## Textauszug

Nun haben wir die drei wichtigsten Formen der Sterbehilfe abgearbeitet.
Doch es gibt noch weitere Formen, die zwar keine richtige Sterbehilfe darstellen, welche ich aber der Vollständigkeit halber ergänzen werde. Denn das was unser Enkel getan hat, lässt sich mit keiner der drei Arten wirklich beschreiben.
Es gibt noch die Sterbebegleitung, bei der nicht in den Prozess des Todes eingreift, sondern der Patienten auf dem Weg begleitetet und unterstützt wird. Dies ist nicht rein medizinisch sondern hauptsächlich therapeutisch, um dem Patienten einen angenehmen Lebensabend zu bieten. Angebote, um solchen Menschen zu helfen, werden unter dem Begriff »Palliative Care« zusammengefasst.
Nun folgt die letzte Form die ich hier vorstellen werde.
Hierbei handelt es sich um die Beihilfe zur Selbstötung oder den Assistierten Suizid. Dies bedeutet, dass eine andere Person die Mittel bereitstellt, um der Person den Suizid zu ermöglichen. Doch es zählt nur als Suizd, falls die Person wirklich selbst handelt und die andere Person in den eigentlichen Tötungsprozess nicht eingreift.
Meist handelt es sich hierbei um Medikamente, die bereitgestellt werden. Genauso wie es der Enkel es tat und der ihr die Medikamente besorgte.

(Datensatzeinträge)
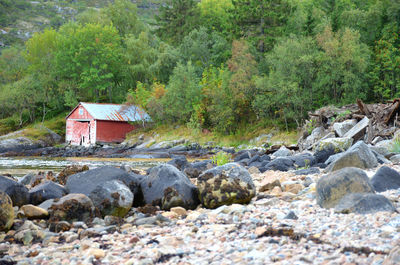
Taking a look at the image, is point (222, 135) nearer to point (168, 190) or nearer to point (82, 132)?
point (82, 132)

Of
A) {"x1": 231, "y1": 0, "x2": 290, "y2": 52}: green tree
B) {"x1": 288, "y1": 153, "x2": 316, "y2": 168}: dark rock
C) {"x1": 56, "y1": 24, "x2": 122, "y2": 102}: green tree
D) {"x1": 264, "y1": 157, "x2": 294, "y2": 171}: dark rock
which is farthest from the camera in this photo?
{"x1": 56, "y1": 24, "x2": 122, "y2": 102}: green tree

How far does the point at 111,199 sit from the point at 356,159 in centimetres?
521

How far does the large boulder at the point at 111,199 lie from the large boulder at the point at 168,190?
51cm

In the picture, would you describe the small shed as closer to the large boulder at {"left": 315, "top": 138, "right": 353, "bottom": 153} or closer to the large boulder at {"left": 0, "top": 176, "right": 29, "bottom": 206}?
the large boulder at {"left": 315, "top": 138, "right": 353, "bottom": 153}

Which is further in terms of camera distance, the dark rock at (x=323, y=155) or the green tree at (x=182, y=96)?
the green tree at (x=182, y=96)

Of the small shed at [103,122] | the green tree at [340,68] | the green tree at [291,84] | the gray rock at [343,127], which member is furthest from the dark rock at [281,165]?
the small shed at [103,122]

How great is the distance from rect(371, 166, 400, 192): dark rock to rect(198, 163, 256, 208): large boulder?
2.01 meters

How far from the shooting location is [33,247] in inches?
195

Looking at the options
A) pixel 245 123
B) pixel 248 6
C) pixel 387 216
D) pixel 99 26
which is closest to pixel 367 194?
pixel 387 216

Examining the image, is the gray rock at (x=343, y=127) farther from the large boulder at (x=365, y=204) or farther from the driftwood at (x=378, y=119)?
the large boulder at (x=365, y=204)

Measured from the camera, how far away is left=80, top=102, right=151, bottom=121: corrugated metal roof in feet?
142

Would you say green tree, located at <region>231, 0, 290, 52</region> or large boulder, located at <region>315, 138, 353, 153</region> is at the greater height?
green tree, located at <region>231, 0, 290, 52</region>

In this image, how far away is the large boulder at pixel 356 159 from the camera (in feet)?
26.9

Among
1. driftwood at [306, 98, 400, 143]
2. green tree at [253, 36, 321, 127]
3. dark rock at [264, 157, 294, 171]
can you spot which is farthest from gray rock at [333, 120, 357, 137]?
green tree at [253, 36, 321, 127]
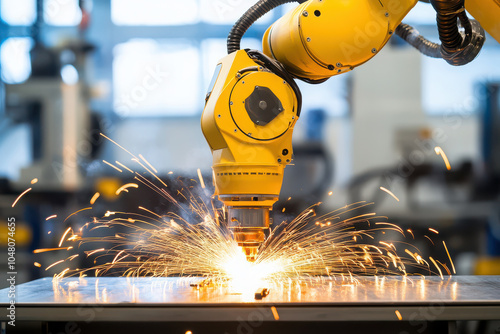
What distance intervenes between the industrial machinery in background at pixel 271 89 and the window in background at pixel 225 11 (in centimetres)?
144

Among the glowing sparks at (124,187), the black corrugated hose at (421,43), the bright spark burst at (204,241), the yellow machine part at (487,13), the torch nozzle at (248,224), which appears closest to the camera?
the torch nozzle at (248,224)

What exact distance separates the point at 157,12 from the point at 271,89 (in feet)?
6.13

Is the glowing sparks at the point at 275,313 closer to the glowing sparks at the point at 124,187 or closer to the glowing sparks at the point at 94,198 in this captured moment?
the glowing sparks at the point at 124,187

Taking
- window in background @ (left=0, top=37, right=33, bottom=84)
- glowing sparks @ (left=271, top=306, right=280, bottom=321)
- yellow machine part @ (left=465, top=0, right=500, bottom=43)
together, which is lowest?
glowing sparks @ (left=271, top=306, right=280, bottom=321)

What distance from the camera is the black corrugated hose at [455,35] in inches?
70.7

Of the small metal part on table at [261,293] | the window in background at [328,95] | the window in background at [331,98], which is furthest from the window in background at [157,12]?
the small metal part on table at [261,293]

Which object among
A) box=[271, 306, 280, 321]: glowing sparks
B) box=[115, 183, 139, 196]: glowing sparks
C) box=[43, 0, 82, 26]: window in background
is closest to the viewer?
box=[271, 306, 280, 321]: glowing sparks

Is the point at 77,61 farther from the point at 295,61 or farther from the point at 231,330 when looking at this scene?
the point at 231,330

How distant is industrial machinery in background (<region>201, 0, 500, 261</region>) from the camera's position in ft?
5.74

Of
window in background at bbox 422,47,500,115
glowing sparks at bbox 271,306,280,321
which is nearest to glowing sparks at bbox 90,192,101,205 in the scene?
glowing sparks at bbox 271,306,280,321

...

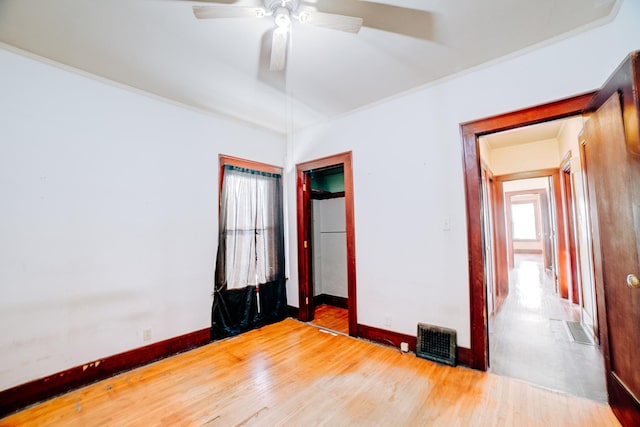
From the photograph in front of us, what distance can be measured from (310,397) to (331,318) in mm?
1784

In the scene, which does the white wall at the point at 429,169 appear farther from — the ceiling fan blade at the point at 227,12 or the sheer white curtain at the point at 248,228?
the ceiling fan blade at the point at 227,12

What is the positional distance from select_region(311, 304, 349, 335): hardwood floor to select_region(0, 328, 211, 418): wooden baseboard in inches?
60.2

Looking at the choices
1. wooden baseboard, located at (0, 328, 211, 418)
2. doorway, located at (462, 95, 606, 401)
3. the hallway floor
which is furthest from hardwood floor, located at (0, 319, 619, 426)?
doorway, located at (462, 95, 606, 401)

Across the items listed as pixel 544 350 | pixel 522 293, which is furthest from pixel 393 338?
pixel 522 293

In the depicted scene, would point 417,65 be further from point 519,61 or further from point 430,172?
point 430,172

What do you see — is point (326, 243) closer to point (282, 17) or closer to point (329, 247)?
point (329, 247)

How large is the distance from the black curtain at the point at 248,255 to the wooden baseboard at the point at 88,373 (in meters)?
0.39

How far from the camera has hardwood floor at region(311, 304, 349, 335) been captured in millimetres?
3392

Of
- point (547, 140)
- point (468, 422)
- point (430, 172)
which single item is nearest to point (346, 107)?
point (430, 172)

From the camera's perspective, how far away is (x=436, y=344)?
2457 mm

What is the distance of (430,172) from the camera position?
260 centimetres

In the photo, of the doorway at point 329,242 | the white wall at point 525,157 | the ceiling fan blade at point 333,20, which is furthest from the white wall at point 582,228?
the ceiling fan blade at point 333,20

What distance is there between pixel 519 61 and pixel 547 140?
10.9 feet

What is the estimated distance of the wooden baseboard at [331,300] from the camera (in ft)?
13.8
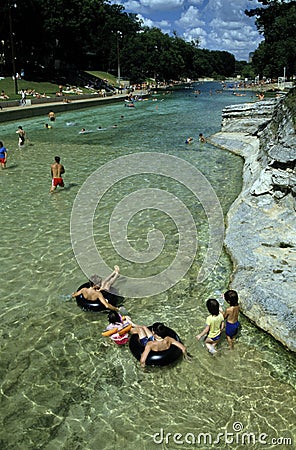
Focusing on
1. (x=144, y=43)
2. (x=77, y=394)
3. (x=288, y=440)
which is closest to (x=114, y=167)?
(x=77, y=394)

---

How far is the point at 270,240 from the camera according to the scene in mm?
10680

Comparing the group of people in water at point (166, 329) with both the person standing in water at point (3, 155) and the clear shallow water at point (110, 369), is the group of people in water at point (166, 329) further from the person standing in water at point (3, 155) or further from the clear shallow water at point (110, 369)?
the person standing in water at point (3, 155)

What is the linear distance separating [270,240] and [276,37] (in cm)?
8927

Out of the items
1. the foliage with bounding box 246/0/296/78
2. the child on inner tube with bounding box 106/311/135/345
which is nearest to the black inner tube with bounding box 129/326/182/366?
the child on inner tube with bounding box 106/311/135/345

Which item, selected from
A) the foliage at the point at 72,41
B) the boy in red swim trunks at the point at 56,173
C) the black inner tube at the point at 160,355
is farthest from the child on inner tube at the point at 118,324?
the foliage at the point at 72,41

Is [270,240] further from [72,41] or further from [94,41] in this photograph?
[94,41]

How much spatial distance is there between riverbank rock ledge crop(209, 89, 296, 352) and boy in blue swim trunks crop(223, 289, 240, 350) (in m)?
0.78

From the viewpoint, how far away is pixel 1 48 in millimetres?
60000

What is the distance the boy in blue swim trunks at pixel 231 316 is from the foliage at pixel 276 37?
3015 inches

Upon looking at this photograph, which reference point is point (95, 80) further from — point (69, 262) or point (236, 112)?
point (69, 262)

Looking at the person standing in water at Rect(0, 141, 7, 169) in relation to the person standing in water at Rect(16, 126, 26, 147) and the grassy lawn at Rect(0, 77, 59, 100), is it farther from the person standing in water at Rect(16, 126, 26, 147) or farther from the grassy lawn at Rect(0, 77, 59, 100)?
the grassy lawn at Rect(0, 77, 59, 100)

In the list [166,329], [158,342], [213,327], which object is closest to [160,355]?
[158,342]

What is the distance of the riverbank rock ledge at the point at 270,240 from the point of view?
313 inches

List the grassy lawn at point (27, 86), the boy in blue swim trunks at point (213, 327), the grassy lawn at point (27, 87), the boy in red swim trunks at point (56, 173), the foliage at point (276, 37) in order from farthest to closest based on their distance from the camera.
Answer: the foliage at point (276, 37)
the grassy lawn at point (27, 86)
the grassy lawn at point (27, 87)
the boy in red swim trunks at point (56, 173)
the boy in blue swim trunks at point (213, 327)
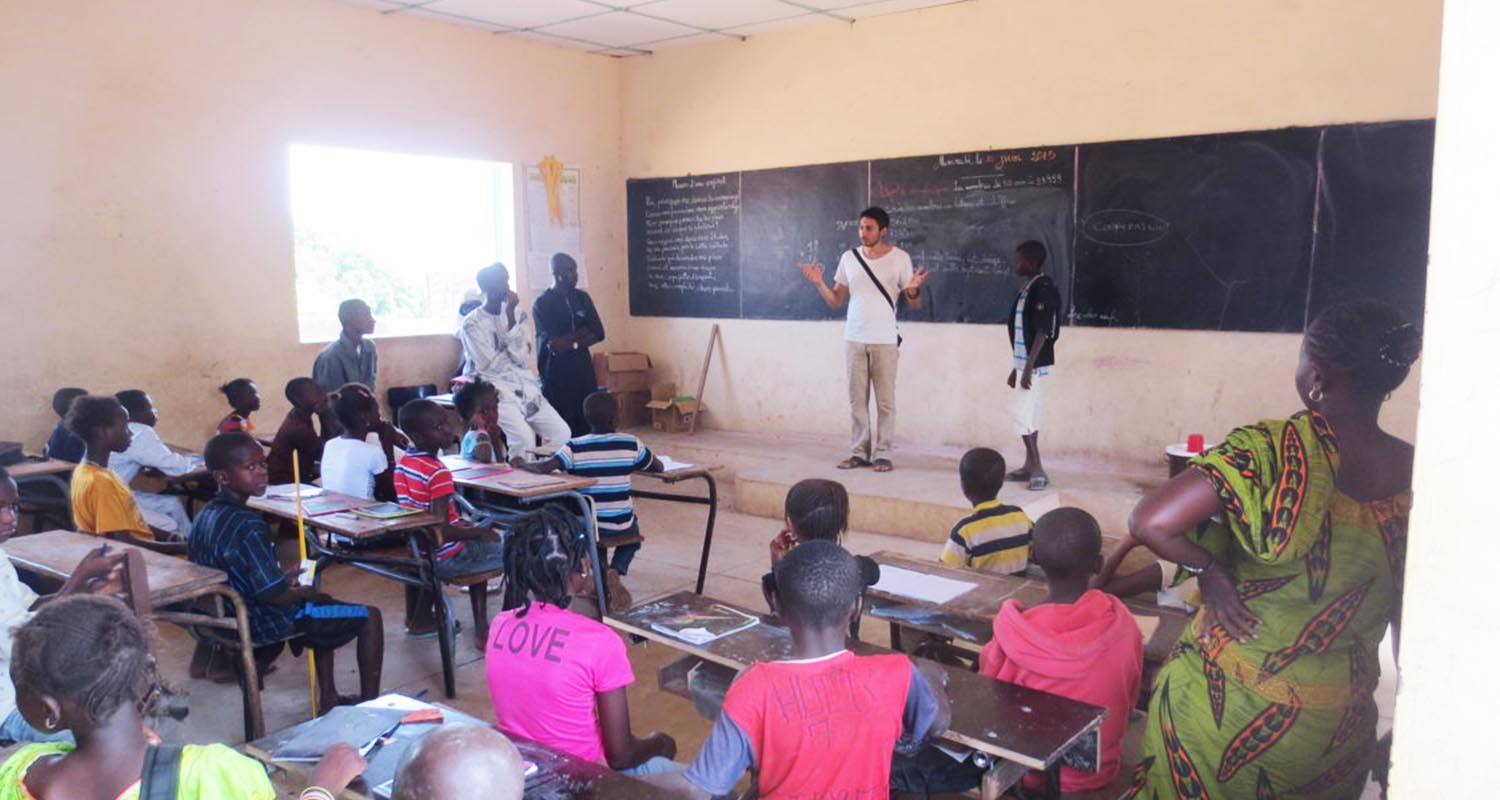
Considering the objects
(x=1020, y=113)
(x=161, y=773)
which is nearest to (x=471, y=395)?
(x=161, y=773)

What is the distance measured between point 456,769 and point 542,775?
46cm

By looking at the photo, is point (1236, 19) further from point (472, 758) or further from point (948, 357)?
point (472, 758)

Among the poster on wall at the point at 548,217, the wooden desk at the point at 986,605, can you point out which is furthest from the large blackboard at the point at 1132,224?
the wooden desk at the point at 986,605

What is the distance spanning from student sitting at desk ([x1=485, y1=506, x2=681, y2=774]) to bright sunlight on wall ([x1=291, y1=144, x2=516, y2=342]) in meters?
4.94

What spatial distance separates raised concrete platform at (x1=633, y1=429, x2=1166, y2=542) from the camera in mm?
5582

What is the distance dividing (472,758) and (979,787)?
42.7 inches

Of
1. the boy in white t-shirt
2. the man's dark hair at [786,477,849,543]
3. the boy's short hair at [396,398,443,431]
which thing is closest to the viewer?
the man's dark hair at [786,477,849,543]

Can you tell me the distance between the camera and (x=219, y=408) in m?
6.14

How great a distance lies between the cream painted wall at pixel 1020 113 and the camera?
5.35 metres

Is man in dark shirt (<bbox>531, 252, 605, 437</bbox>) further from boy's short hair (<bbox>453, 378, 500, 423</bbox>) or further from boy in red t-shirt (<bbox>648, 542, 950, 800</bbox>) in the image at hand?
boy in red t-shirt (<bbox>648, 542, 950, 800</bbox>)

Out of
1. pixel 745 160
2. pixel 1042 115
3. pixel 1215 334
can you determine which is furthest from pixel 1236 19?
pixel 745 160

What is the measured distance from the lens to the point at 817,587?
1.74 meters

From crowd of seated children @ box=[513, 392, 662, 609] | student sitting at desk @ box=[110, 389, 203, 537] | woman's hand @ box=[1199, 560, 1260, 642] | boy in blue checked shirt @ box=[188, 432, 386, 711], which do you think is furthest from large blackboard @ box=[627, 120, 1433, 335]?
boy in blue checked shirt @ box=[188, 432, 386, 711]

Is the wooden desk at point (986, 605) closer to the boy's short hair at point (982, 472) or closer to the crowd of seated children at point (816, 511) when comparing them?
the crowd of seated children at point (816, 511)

## Arbeitsauftrag 1
Entscheide für jede Aussage, ob sie mit dem Textauszug übereinstimmt, und antworte mit Ja oder Nein sowie den ausschlaggebenden Worten des Textauszugs als wörtlichem Zitat. (a) Die Sterbebegleitung ist vor allem therapeutisch ausgerichtet. (b) Beim assistierten Suizid greift die andere Person in den eigentlichen Tötungsprozess ein. (c) Der Enkel besorgte Medikamente.
## Arbeitsauftrag 2
Gib bitte den Abschnitt des Textauszugs von „Doch es gibt“ bis „hier vorstellen werde.“ wortgetreu wieder.

## Lösung 1
(a) Ja: „Dies ist nicht rein medizinisch sondern hauptsächlich therapeutisch“
(b) Nein: „falls die Person wirklich selbst handelt und die andere Person in den eigentlichen Tötungsprozess nicht eingreift“
(c) Ja: „der ihr die Medikamente besorgte“

## Lösung 2
Doch es gibt noch weitere Formen, die zwar keine richtige Sterbehilfe darstellen, welche ich aber der Vollständigkeit halber ergänzen werde. Denn das was unser Enkel getan hat, lässt sich mit keiner der drei Arten wirklich beschreiben.
Es gibt noch die Sterbebegleitung, bei der nicht in den Prozess des Todes eingreift, sondern der Patienten auf dem Weg begleitetet und unterstützt wird. Dies ist nicht rein medizinisch sondern hauptsächlich therapeutisch, um dem Patienten einen angenehmen Lebensabend zu bieten. Angebote, um solchen Menschen zu helfen, werden unter dem Begriff »Palliative Care« zusammengefasst.
Nun folgt die letzte Form die ich hier vorstellen werde.